Hacker News new | ask | show | jobs
by canucker2016 454 days ago
You'd think so, but both Google's AI Overview and Bing's CoPilot output wrong answers.

Google spits out: "The product of the three numbers is 10,225 (65 * 20 * 8). The three numbers are 65, 20, and 8."

Whoa. Math is not AI's strong suit...

Bing spits out: "The solution to the three people in a circle puzzle is that all three people are wearing red hats."

Hats???

Same text was used for both prompts (all the text after 'For those curious the riddle is:' in the GP comment), so Bing just goes off the rails.

3 comments

That's a non-sequitur, they would be stupid to run ab expensive _L_LM for every search query. This post is not about Google Search being replaced by Gemini 2.5 and/or a chatbot.
Yes, putting an expensive LLM response atop each search query would be quite stupid.

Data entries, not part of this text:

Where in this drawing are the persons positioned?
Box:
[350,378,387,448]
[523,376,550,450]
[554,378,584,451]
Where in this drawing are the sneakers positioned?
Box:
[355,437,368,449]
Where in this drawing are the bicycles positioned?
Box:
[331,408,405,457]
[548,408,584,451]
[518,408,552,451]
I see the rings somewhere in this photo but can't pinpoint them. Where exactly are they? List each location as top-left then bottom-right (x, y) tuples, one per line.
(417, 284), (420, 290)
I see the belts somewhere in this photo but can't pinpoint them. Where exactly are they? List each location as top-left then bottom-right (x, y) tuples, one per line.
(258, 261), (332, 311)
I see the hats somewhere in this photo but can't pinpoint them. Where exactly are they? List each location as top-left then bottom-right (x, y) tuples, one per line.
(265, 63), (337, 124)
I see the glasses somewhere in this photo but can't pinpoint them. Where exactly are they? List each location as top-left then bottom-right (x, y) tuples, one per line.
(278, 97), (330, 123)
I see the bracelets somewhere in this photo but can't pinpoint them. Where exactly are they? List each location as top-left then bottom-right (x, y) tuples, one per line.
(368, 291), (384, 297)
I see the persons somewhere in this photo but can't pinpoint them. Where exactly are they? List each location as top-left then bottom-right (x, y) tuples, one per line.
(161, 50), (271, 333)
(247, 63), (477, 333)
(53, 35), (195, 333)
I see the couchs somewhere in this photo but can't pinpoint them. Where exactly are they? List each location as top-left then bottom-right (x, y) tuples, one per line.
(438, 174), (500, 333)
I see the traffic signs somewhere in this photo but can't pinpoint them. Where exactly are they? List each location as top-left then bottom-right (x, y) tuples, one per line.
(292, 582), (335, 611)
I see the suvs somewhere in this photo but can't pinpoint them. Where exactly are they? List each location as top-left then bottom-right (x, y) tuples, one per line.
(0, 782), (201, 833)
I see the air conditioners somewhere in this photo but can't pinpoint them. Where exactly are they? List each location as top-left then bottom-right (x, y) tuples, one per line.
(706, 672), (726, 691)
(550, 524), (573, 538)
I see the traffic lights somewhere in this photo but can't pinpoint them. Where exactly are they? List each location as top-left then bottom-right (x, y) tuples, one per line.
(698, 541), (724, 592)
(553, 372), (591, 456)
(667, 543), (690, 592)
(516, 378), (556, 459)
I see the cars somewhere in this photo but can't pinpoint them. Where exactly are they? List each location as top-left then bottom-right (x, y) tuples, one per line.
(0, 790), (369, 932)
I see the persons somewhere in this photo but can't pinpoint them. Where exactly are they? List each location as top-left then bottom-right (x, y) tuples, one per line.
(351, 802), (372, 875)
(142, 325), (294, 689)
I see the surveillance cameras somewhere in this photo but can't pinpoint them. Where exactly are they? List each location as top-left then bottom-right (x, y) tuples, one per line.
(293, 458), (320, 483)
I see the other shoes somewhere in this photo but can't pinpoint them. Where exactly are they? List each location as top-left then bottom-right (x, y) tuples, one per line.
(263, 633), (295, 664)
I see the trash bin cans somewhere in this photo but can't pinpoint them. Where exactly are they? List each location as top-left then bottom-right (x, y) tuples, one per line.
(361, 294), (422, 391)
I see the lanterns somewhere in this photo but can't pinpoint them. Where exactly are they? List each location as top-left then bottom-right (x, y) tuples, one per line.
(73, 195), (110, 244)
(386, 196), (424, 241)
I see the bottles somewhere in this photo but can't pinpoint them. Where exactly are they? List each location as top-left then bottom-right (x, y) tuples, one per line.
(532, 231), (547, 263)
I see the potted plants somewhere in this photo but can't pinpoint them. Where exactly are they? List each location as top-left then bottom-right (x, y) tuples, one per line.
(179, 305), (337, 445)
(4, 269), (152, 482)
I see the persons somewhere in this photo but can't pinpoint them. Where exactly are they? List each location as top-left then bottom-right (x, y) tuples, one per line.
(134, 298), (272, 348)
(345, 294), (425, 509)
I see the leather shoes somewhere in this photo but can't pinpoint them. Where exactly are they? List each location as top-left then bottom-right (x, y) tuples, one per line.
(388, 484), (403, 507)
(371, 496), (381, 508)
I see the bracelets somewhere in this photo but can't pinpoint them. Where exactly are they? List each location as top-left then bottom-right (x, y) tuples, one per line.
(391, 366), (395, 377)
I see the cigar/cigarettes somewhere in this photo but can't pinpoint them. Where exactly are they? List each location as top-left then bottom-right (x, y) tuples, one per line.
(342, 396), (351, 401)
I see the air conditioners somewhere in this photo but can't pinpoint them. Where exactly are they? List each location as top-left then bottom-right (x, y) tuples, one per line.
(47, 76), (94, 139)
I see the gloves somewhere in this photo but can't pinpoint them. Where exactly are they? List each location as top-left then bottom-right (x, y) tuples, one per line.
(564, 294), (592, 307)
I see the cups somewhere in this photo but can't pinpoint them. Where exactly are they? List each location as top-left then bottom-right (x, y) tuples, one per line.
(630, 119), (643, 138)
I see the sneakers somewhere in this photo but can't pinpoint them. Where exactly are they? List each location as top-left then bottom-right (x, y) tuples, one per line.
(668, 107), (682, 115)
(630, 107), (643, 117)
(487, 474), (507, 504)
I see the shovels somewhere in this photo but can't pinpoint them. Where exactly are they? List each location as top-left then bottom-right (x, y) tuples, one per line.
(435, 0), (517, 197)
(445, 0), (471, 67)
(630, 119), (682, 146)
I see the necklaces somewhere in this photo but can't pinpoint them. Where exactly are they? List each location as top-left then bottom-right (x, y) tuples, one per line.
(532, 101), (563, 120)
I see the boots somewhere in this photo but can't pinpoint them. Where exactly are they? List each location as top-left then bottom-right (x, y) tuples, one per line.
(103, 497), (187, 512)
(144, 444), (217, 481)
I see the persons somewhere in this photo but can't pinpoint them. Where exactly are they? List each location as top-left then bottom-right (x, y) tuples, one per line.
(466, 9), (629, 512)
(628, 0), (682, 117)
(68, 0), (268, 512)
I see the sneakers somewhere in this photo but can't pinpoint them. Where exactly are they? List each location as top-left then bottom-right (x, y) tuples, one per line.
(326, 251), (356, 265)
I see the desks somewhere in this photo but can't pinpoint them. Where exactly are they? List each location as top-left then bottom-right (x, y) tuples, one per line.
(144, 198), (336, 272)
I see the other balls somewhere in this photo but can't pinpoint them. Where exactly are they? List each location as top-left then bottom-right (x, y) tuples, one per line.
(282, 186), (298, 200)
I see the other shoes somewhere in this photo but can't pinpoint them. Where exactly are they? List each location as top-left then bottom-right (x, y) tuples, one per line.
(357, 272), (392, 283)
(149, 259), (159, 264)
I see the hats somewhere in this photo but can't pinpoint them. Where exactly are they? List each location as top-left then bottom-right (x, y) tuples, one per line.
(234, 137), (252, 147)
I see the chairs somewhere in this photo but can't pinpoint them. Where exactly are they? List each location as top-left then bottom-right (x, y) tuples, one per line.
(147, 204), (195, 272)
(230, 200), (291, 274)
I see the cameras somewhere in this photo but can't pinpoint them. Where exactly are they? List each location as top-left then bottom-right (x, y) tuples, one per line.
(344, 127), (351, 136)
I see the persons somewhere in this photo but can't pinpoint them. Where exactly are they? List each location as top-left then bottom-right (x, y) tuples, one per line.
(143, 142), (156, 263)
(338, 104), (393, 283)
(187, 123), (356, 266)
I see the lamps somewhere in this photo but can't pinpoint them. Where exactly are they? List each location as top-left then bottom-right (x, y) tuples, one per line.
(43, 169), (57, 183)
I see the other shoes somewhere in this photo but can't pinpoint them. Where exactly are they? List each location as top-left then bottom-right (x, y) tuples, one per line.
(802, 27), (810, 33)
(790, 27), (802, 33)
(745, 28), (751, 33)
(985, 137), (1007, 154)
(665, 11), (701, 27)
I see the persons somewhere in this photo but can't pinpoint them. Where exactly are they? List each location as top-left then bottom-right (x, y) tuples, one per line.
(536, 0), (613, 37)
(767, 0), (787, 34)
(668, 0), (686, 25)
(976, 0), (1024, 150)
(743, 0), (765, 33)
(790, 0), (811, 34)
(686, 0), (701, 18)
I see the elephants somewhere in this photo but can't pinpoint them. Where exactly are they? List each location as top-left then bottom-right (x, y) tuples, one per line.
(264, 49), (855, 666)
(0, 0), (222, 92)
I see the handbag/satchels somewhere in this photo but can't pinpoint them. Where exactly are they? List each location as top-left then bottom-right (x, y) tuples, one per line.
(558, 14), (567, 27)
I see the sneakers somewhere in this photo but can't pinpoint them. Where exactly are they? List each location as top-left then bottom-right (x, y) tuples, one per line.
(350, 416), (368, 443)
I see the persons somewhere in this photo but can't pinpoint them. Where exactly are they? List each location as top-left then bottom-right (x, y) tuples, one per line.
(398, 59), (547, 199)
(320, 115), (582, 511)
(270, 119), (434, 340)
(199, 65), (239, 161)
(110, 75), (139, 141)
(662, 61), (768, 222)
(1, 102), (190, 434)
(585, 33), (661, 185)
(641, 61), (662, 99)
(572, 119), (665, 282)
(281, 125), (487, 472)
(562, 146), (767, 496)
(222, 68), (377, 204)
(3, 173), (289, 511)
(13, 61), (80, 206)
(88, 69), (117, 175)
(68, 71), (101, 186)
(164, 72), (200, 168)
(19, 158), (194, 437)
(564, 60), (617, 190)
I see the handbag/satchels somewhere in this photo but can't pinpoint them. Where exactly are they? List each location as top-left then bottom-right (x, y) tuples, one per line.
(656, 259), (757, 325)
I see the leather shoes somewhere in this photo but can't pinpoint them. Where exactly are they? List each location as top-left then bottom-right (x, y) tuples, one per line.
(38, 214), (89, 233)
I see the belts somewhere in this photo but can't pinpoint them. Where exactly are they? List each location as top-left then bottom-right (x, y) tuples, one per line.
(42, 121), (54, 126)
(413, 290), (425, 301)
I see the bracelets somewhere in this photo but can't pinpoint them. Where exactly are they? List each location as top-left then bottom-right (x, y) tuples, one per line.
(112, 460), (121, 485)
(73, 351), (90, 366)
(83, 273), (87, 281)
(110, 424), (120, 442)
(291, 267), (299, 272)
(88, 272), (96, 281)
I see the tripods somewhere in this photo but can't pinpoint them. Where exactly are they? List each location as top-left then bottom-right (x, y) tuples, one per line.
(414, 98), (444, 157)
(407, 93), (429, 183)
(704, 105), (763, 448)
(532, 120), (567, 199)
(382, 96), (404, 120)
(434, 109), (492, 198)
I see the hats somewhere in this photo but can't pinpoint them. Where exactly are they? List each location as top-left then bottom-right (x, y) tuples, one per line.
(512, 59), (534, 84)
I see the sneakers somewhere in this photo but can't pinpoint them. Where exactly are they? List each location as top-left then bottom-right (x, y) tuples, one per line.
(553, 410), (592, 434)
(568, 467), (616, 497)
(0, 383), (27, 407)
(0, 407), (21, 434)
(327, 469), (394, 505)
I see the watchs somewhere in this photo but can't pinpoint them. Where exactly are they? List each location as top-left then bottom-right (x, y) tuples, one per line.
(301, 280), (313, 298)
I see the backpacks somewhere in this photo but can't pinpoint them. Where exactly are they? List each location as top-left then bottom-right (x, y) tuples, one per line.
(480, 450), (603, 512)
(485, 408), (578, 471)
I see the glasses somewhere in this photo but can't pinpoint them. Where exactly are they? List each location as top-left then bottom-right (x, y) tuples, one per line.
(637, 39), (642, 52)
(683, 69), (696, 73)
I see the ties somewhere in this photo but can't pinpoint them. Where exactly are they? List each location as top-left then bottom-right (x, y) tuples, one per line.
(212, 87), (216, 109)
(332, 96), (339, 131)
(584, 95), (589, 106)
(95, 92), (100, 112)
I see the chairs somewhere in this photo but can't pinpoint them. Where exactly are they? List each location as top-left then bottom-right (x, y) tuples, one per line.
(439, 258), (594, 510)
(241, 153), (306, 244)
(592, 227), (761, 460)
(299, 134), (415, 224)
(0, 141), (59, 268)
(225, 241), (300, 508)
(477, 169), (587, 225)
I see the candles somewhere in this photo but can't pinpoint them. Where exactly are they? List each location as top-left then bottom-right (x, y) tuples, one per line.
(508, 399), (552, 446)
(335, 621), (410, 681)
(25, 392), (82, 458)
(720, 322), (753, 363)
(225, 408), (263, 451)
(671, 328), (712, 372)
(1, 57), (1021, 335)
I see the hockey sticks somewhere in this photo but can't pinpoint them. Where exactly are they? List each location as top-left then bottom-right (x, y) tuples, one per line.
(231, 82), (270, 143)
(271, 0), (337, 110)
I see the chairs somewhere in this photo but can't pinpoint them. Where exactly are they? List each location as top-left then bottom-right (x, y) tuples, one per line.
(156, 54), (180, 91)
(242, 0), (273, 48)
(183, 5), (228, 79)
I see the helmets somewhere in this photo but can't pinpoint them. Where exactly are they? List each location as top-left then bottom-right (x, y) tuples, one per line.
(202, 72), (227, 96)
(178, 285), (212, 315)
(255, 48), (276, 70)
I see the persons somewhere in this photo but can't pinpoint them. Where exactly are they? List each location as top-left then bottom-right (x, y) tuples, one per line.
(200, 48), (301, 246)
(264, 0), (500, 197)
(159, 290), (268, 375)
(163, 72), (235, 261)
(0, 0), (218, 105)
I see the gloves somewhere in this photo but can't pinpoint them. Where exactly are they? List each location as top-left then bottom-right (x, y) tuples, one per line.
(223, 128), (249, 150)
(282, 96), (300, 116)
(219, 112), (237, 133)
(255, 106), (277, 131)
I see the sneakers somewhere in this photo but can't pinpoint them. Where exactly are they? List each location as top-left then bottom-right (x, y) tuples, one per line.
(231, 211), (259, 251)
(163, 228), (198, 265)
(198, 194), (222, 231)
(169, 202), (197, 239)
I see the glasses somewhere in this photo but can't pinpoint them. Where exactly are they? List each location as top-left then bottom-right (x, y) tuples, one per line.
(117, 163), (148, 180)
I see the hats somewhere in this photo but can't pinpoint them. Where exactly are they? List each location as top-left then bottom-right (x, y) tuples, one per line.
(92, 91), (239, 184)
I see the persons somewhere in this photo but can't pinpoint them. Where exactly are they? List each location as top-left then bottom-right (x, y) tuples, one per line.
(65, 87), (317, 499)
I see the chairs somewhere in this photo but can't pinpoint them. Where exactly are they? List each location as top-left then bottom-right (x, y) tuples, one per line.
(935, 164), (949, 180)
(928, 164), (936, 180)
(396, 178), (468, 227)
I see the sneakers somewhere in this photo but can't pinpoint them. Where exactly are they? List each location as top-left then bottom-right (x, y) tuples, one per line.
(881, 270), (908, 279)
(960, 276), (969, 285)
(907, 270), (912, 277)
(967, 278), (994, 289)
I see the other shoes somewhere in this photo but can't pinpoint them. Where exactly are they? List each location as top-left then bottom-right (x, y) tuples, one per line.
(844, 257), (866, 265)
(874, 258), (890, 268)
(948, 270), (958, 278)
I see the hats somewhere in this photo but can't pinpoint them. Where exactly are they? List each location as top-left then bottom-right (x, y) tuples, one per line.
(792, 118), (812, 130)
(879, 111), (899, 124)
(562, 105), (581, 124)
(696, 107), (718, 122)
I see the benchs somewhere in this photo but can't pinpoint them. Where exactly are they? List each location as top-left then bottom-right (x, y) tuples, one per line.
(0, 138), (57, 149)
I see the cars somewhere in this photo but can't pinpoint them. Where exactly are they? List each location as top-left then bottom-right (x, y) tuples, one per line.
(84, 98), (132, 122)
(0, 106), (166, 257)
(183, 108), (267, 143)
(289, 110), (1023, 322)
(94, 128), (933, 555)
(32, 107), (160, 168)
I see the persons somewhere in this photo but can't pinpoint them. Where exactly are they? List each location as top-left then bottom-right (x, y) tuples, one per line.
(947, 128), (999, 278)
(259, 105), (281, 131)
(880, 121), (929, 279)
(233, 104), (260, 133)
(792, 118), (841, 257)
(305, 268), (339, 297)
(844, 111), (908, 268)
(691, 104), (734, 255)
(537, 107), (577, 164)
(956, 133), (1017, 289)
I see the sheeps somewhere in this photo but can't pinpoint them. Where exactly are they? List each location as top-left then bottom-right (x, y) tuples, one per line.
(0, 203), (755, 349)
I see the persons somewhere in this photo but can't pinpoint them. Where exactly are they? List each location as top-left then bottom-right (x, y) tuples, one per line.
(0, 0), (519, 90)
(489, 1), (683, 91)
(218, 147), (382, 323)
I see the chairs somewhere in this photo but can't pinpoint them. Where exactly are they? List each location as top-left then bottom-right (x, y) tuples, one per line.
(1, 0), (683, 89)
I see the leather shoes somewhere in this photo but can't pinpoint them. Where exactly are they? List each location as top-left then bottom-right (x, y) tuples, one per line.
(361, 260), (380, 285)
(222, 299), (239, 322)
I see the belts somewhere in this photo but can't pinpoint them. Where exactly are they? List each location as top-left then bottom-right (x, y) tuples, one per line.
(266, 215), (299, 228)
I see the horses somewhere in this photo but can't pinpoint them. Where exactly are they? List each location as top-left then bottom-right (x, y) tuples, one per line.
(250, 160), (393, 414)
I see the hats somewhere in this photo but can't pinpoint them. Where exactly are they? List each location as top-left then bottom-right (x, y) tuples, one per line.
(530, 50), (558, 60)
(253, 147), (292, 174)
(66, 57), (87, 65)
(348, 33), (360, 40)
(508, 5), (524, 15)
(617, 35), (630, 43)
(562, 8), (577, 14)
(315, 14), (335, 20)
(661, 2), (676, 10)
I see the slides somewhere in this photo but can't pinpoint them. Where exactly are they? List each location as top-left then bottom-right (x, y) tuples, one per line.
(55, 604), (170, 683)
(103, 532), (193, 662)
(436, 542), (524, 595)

You know what would be even stupider? Putting a cheap, wrong LLM response atop each search query.

Google placed its "AI overview" answer at the top of the page.

The second result is this reddit.com answer, https://www.reddit.com/r/math/comments/32m611/logic_question..., where at least the numbers make sense. I haven't examined the logic portion of the answer.

Bing doesn't list any reddit posts (that Google-exclusive deal) so I'll assume no stackexchange-related sites have an appropriate answer (or bing is only looking for hat-related answers for some reason).

I might have been phrasing poorly. With _L_ (or L as intended), I meant their state-of-the-art model, which I presume Gemini 2.5 is (didn't come around to TFA yet). Not sure if this question is just about model size.

I'm eagerly awaiting an article about RAG caching strategies though!

The riddle has a different variants with hats https://erdos.sdslabs.co/problems/5
There's 3 toddlers on the floor. You ask them a hard mathematical question. One of the toddlers plays around pieces of paper on the ground and happens to raise one that has the right answer written on it.

- This kid is a genius! - you yell

- But wait, the kid has just picked an answer from the ground, it didn't actually come up...

- But the other toddlers could do it also but didn't!